There are few things I love more in life than entertaining friends and family. Easy recipes make hosting the people we love even better. As we settle in to our new house, we’ve been slowly but surely inviting everyone we care about out to spend the evening with us, celebrating so much hard work and catching up on all that goes on in these crazy early “adult years” of getting married and having kids. Seems like we are always celebrating big milestones! The cornerstone of these evenings, of course, is great food and delicious recipes made in my new kitchen. All the heart eyes for the new space I get to prep and bake in, and create meals that I hope make our guests feel at home.
On the flip side, I am still learning how to juggle my three crazy monsters all day every day this summer and am still working on my stockpile of awesome recipes I can manage to make while they run loose under my feet. This simple tart is one of my go-to desserts that I make with slight variations on a very regular basis.
Lemon Curd and Mascarpone Tart – this time with Strawberries and Whipped Cream
1 container of Mascarpone
1 jar prepared Lemon Curd
1 recipe for a single pie crust (I use the crisco crust recipe which you can find in this post)
*also, if you are unsure of the pan I am referring to below you can find one here.*
Bring mascarpone and lemon curd to room temperature. Dump them into a mixing bowl and beat on high speed until completely combined. Set aside.
Bake pie shell in a tart pan with removable bottom at 375 degrees for 10 minutes or until JUST golden brown. Fill with lemon curd mixture and smooth over entire crust. Add sliced strawberries and refrigerate until ready to serve.
*I used extra pie crust to make some shapes for the top. Crabs seemed appropriate for summer. Aren’t they cute?! I just sprinkled them with sugar and baked them flat on a cookie sheet with the empty pie shell.
Instead of pie crust use this recipe for shortbread crust.

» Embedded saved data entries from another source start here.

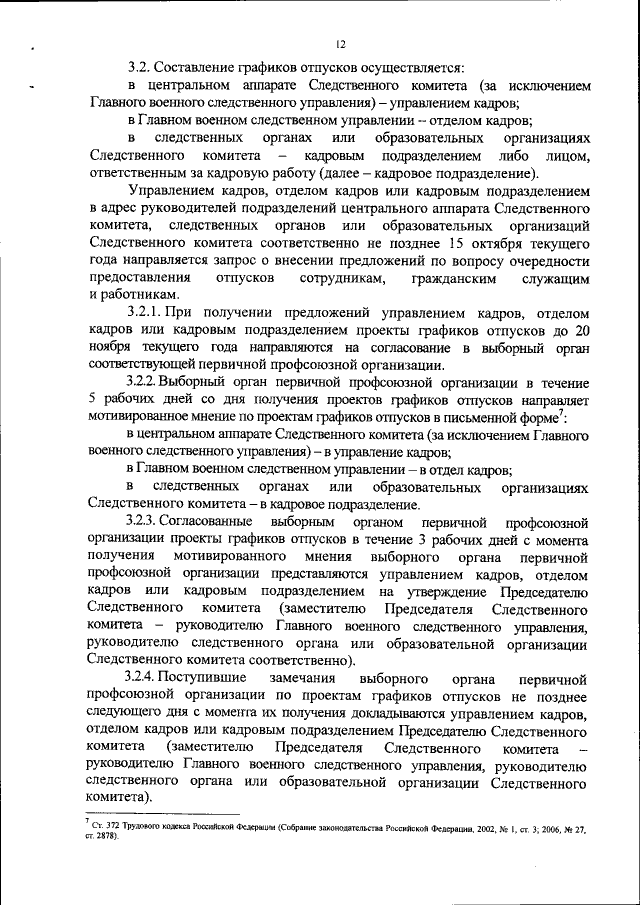 12

3.2. Составление графиков отпусков осуществляется:

в центральном аппарате Следственного комитета (за исключением Главного военного следственного управления) – управлением кадров;

в Главном военном следственном управлении – отделом кадров;

в следственных органах или образовательных организациях Следственного комитета – кадровым подразделением либо лицом, ответственным за кадровую работу (далее – кадровое подразделение).

Управлением кадров, отделом кадров или кадровым подразделением в адрес руководителей подразделений центрального аппарата Следственного комитета, следственных органов или образовательных организаций Следственного комитета соответственно не позднее 15 октября текущего года направляется запрос о внесении предложений по вопросу очередности предоставления отпусков сотрудникам, гражданским служащим и работникам.

3.2.1. При получении предложений управлением кадров, отделом кадров или кадровым подразделением проекты графиков отпусков до 20 ноября текущего года направляются на согласование в выборный орган соответствующей первичной профсоюзной организации.

3.2.2. Выборный орган первичной профсоюзной организации в течение 5 рабочих дней со дня получения проектов графиков отпусков направляет мотивированное мнение по проектам графиков отпусков в письменной форме$^7$:

в центральном аппарате Следственного комитета (за исключением Главного военного следственного управления) – в управление кадров;

в Главном военном следственном управлении – в отдел кадров;

в следственных органах или образовательных организациях Следственного комитета – в кадровое подразделение.

3.2.3. Согласованные выборным органом первичной профсоюзной организации проекты графиков отпусков в течение 3 рабочих дней с момента получения мотивированного мнения выборного органа первичной профсоюзной организации представляются управлением кадров, отделом кадров или кадровым подразделением на утверждение Председателю Следственного комитета (заместителю Председателя Следственного комитета – руководителю Главного военного следственного управления, руководителю следственного органа или образовательной организации Следственного комитета соответственно).

3.2.4. Поступившие замечания выборного органа первичной профсоюзной организации по проектам графиков отпусков не позднее следующего дня с момента их получения докладываются управлением кадров, отделом кадров или кадровым подразделением Председателю Следственного комитета (заместителю Председателя Следственного комитета – руководителю Главного военного следственного управления, руководителю следственного органа или образовательной организации Следственного комитета).

$^7$ Ст. 372 Трудового кодекса Российской Федерации (Собрание законодательства Российской Федерации, 2002, № 1, ст. 3; 2006, № 27, ст. 2878).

A little more finicky but it’s my favorite.
Finish with blackberries or blueberries or sliced kiwi or any combination of fruit that you like.
Drizzle with fresh chocolate ganache or white chocolate shavings.
Serve without fruit and add homemade amaretto whipped cream (whip cold heavy cream with a tablespoon of powdered sugar and a 1/4 cup of amaretto liquo until light and fluffy).
Use the same filling but make parfaits with vanilla wafers or graham cracker crumbs. Layer the fruit, lemon curd mixture, crackers or crumbs and whipped cream in tall pretty glasses.
The lemon and mascarpone filling is so creamy and refreshing on a hot summer night. All I hear is good reviews on this one. Perfect for a BBQ menu or to finish a heavy italian meal- it really is well suited to any occasion.